Et puis un jour, il y a eu le message d’un intervenant pour nous expliquer que Victor était gravement malade et même condamné et qu’avant de mourir, il avait émis le désir de pouvoir rencontrer ses partenaires virtuels avec lesquels, ils passaient des longues heures (Victor était omniprésent sur les forums) à débattre.  

Là encore, je n’étais pas très chaud. « Ouf, un facho de moins » avait en effet été ma première réaction à l’annonce de sa mort imminente. Je n’en suis pas très fier, mais on était en guerre, il y avait eu des mots, des insultes, des insinuations, des postures, des affirmations décrites comme vérité que je ne pouvais pas laisser passer ni mettre de côté.

Toujours est-il que j’y suis allé, j’ai rejoint cette équipe d’allumés dans une cabane à sucre du nord de Montréal. Ils étaient presque tous là et au bout de la table trônait une sorte de monstre qui avait dû être énorme mais qui n’était plus qu’une sorte de vieille baleine toute ridée, recouverte de boutons blancs et autres vergetures purulentes, le tout surmonté d’une énorme tête rousse ornée d’une épaisse moustache en forme de guidon de vélo. Un morse échoué me suis-je dit en apercevant Victor.

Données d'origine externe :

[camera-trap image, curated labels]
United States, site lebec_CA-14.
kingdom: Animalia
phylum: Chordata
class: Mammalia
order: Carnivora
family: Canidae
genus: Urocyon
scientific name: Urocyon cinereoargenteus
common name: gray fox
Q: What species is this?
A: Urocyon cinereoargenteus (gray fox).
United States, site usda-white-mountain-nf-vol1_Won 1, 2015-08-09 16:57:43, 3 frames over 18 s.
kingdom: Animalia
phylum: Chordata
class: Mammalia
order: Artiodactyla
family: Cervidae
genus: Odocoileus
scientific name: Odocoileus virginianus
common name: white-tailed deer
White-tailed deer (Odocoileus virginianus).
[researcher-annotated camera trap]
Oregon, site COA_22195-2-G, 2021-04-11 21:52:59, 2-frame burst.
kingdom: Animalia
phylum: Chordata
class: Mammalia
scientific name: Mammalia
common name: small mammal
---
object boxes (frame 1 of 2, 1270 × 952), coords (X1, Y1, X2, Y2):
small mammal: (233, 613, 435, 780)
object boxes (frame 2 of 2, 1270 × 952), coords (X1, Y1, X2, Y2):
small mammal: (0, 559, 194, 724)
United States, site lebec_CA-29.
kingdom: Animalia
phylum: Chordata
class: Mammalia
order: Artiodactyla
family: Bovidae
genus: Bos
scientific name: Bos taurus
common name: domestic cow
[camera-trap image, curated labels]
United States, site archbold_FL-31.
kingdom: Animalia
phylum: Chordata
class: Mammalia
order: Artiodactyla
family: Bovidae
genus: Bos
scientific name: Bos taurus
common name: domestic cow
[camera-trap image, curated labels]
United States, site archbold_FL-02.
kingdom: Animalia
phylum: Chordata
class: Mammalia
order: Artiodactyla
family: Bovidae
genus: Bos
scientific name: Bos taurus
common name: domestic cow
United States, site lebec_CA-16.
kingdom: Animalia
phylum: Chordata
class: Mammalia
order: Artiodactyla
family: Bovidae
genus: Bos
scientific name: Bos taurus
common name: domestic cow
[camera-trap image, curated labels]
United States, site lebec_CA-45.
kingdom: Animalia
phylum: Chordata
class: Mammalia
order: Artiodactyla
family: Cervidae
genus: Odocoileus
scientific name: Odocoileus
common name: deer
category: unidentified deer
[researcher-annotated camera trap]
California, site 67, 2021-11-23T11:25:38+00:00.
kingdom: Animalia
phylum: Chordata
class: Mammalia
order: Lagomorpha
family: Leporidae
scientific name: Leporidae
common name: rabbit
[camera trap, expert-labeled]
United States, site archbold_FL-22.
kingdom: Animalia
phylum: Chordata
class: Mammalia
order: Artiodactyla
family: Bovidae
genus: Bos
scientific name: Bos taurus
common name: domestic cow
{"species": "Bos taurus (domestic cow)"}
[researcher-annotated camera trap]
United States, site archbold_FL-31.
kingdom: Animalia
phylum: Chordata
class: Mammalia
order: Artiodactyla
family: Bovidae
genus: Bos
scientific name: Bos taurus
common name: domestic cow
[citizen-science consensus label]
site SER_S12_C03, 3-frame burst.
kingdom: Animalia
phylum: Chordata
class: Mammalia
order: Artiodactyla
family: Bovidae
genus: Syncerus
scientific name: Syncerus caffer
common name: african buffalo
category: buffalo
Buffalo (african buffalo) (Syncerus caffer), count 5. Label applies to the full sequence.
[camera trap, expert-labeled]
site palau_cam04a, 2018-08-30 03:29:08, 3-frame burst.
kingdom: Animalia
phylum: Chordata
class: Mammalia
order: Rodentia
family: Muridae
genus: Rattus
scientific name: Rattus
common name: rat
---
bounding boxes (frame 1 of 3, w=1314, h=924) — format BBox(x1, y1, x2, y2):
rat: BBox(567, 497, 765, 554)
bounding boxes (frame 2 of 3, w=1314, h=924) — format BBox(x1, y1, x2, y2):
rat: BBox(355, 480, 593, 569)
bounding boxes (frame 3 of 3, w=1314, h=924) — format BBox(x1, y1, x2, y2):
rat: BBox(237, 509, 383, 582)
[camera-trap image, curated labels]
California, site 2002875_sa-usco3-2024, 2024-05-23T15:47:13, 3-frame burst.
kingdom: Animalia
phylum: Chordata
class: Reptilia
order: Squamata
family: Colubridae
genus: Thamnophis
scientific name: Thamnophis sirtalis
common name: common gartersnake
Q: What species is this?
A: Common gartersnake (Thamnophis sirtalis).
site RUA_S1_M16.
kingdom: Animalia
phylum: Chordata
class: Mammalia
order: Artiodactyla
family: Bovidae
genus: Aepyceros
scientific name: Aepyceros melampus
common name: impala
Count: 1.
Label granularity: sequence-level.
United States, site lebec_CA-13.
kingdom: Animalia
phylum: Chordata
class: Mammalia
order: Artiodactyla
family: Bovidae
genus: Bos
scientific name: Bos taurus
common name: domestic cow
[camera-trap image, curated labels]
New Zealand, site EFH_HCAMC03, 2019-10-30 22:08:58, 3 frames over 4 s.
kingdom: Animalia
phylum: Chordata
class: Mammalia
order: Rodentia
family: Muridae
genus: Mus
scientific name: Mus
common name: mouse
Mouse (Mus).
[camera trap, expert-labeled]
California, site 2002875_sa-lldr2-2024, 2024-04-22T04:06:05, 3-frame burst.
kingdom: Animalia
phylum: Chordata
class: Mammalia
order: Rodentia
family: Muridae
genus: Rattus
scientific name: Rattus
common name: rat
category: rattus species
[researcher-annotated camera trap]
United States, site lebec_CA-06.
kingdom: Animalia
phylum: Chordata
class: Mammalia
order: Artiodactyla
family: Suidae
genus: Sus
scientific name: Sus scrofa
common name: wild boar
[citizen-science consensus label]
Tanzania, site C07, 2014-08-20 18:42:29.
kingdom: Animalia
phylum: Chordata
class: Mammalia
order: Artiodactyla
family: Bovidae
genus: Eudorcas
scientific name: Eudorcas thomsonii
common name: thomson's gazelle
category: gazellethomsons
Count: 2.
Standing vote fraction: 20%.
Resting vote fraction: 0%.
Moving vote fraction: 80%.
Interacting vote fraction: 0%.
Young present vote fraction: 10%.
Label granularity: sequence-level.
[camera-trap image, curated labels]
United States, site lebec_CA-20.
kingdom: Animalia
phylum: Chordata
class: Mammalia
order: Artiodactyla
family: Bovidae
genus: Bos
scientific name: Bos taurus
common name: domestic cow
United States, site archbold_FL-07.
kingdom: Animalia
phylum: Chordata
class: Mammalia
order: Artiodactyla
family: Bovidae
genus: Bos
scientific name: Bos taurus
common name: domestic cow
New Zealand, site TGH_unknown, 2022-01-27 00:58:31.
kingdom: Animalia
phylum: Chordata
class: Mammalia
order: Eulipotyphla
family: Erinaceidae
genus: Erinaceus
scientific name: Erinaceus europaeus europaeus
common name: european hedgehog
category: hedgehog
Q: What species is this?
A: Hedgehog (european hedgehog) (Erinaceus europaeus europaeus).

Celui-ci m’a immédiatement interpelé avec un accent québécois à couper au couteau :


C’est toi Diego ? (c’était mon pseudo de l’époque)

 …..

Enfin 

…..

Tu ne t’es pas rendu là pour m’achaler,  Ostie ?

….

Ramène-toi,  j’ai quelque chose à partager avec toi !


Avant que j’aie eu le temps de dire quoi que ce soit, il m’avait emmené à l’extérieur et allumé un joint qu’il m’a tendu après y avoir tiré quelques taffes.

D’abord tous les deux puis avec les autres intervenants réunis cet après-midi glacial de fin d’hiver, nous avons parlé de tout, de la vie, de la maladie, de nous mais surtout de beauté, beauté de la nature, beauté des femmes, beauté de la musique, etc. etc.  A aucun moment, nous n’avons abordé les sujets qui fâchent, à aucun moment je me suis souvenu que les hommes et les femmes avec lesquels je passais cet après-midi merveilleux étaient, en fait, mes ennemis virtuels.

Ce n’est qu’avec le recul et la mort de Victor, survenue quelques semaines plus tard, que j’ai réalisé que  ce n’était pas les êtres humains cachés derrière leur pseudo (et/ou leur image publique) que je combattais mais bien leurs idées plus ou moins bien relayées par un personnage virtuel créé pour ça….

Sacré Victor, tu m’auras au moins appris cela et du coup je ne t’oublierai  jamais. Tu vois, aujourd’hui, plus de 14 ans après, je te rends même hommage, qui l’eut cru ?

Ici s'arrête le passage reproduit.